Atithesis pertama atas wajah jurusan yang kuharapkan datang saat mengetahui ternyata proporsi cewek cowok di jurusan jauh dari berimbang yaitu 1 : 5. Itupun kucing cewek yang berkeliaran di jurusan sudah dihitung. Okelah, masih ada harapan buat wajah berikutnya: diajarkan komputer.

INTERAKSI
Himpunan adalah tempat beraktivitas yang utama di kampus ditambah dengan legenda yang beredar bahwa non anggota himpunan akan dikucilkan, praktikum akan dipersulit, maka angkatan baru tertarik untuk menjadi anggota himpunan di jurusan, yaitu Himpunan Mahasiswa Sipil (HMS ITB).
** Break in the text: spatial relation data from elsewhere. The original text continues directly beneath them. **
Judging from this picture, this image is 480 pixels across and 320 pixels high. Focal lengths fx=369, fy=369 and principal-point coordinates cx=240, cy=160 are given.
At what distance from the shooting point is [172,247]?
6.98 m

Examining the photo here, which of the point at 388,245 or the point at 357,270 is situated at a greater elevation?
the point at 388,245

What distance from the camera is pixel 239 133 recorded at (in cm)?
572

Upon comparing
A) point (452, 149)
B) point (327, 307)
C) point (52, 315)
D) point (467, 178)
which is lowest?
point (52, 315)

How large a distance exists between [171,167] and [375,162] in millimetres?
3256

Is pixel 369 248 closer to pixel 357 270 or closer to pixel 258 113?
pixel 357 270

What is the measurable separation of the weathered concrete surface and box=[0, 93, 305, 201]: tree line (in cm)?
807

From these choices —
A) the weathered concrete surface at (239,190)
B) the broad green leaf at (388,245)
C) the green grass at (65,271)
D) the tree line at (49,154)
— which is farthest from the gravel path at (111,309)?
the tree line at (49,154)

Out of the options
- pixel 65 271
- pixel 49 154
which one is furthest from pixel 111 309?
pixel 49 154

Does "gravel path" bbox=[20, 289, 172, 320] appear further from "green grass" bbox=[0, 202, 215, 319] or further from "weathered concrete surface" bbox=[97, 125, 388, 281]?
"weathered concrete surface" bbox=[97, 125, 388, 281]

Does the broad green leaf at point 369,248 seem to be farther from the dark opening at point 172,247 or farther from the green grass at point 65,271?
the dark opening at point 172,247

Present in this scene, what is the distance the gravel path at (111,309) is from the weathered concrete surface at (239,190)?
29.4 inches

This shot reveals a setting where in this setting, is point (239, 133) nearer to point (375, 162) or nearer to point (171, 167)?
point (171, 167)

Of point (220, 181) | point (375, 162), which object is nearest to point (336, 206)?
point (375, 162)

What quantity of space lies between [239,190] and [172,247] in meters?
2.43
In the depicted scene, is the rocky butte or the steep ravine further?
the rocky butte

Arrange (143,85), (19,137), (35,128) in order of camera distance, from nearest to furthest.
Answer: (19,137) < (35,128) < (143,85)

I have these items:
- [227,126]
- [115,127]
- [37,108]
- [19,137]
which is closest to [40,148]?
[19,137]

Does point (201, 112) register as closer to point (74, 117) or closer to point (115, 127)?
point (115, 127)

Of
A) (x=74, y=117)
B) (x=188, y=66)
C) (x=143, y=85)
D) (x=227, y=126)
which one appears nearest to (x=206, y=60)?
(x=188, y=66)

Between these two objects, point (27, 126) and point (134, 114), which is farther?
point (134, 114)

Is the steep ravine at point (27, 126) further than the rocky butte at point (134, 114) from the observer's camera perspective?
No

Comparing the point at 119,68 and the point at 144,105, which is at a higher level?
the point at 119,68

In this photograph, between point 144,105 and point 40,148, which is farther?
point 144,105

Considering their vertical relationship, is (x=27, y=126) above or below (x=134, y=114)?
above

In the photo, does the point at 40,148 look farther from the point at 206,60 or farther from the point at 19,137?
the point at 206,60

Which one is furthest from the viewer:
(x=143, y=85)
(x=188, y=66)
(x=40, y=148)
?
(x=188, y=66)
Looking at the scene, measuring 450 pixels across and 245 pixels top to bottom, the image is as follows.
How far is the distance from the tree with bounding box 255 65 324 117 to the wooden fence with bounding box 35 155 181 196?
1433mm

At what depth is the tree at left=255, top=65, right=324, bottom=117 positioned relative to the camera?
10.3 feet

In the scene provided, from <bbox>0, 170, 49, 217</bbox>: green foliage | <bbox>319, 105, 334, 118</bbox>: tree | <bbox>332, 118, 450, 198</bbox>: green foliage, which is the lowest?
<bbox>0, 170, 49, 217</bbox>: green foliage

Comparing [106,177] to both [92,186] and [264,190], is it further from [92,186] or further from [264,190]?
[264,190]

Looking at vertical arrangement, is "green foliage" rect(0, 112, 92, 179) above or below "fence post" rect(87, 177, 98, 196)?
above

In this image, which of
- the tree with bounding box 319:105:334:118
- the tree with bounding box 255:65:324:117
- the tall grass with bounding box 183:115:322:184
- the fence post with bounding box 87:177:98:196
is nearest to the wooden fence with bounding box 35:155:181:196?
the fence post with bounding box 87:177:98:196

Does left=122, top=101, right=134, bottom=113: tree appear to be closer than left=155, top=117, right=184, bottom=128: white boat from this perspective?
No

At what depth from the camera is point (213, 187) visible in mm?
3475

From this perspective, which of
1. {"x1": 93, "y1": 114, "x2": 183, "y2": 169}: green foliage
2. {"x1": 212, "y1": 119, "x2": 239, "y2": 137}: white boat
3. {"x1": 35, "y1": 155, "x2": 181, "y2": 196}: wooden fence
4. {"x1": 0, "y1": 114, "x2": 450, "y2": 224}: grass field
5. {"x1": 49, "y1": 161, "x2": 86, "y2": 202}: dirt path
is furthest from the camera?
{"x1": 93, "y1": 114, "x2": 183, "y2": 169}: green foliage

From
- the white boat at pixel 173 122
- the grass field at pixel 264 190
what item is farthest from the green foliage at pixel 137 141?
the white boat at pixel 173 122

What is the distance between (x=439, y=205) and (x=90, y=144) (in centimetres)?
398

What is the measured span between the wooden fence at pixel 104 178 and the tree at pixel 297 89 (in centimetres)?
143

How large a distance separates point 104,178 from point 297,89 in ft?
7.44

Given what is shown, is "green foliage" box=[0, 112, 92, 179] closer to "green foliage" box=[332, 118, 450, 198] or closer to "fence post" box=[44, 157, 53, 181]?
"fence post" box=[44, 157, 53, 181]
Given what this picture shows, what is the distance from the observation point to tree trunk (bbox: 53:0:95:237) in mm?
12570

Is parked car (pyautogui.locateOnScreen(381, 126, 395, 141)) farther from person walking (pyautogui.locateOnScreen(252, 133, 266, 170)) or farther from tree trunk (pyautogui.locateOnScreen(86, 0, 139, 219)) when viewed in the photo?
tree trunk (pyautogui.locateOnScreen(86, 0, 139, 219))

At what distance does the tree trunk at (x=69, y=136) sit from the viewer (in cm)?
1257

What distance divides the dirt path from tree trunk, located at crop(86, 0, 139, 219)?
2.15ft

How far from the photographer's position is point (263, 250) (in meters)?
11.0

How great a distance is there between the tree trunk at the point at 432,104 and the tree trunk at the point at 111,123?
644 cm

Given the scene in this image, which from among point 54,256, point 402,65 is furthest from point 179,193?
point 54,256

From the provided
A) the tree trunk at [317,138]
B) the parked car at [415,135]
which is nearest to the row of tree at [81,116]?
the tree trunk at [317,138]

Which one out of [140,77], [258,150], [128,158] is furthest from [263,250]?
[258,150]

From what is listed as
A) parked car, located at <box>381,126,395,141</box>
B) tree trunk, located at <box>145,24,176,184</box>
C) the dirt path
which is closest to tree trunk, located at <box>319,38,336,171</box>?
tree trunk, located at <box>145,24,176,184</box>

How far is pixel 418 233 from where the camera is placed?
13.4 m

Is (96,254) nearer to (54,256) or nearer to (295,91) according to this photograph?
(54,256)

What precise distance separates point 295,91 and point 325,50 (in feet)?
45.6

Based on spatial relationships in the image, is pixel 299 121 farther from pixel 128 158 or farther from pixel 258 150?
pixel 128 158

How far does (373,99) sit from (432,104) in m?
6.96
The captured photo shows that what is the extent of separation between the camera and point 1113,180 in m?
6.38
Hingga tibalah saat bertemu dengan para anggota himpunan, mereka menyebutnya OSPEKnya sebagai kaderisasi, mereka menyebut acaranya dengan nama interaksi. Kaderisasi adalah kegiatan untuk mengader, untuk mendidik atau membentuk seseorang menjadi kader, yang diharapkan akan memegang pekerjaan penting dalam organisasi, dengan cara interaksi atau aksi timbal-balik.

Beberapa tahapan untuk menjadi anggota HMS biasa mengikuti pola:  
Peserta kaderisasi > calon kuya > kuya > Anggota biasa.
Masing-masing tahap itu dilalui dengan perjuangan dan pengorbanan yang (seringnya) tidak tak seberapa.

Interaksi biasanya berlangsung dua atau tiga kali seminggu, selama setahun. Diulangi, selama setahun. Ada interaksi ruangan sekali seminggu dimana isinya perkenalan dan pengetahuan, diajarkan mengenai kepemimpinan, teori organisasi, dsb. Interaksi ruangan ini boleh dikatakan: mendidik.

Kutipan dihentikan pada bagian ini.